(PROVIDED TEXT)
# Drunk Dishwasher Phenomenon



## emhahn (Jun 13, 2002)

That's right, one of only two I have came in drunk on Saturday.

Well, I kept him working, and he sobered up as the night went on, but geezus. A "real liability" or what? I fed him well, made him relax the first hour of his shift, but I'm not sure I'll do it again.

He's a great worker..... but.... anyone is replaceable, right?

Anyone else ever have this problem?

Eric

RestaurantEdge


----------



## thebighat (Feb 21, 2001)

How about the tripping dishwasher, who stands at the slop table and says, "oh man, those lobsters are so red, that broccoli is so green." Or the busboy, (me, once) on Quaaludes? Or the cooks on the line smoking hash oil, blowing the smoke up the hood and boiling vinegar to kill the smell?


----------



## jim berman (Oct 28, 1999)

My roots are in restaurants that harbored the drinkers and users, but as I have grown (?) all I can think is "LIABILITY!!". 
Drunk? Go home! 
Stoned? Go home... and get help!


----------



## pete (Oct 7, 2001)

I don't condemn alcohol or drug use, but not in my kitchen, on my time. Save it for home, the bars or the clubs. Just make sure you are sober when you arrive at work the next, and not so hung over that you can't work productively.

(WHAT YOU HAVE TO DO) Can you transcribe the forum thread on drunk dishwashers from "My roots are" up to and including "(Oct 7, 2001)"? The entries that come next are separate material, unrelated to the forum thread on drunk dishwashers.

[Collected data]
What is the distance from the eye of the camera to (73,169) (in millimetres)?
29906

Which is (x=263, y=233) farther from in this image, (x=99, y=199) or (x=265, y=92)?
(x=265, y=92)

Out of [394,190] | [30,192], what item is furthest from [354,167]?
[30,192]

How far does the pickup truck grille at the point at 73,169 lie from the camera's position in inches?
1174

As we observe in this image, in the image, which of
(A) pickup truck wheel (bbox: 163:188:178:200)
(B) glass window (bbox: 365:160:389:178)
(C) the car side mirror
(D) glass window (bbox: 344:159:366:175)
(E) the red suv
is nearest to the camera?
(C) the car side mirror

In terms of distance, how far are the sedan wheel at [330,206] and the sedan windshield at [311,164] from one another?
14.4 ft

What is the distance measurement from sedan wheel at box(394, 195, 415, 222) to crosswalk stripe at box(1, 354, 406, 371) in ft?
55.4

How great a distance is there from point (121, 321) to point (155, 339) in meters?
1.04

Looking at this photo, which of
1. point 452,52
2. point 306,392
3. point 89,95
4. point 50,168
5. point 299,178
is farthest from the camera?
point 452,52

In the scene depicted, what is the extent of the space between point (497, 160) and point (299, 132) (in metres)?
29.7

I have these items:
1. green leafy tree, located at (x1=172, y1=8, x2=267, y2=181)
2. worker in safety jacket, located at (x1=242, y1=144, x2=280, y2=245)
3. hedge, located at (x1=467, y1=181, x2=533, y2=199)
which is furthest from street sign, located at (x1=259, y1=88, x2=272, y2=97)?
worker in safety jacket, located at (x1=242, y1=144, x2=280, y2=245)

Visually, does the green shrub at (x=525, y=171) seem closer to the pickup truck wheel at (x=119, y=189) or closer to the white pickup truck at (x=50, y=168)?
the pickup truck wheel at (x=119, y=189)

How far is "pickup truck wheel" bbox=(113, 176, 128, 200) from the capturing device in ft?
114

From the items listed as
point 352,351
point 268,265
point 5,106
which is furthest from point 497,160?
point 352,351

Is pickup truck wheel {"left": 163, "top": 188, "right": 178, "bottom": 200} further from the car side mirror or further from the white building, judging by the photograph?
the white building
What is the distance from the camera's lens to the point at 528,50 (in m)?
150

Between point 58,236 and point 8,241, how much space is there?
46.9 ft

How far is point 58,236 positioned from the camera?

(EXERCISE ANSWER)
My roots are in restaurants that harbored the drinkers and users, but as I have grown (?) all I can think is "LIABILITY!!". 
Drunk? Go home! 
Stoned? Go home... and get help!


----------



## pete (Oct 7, 2001)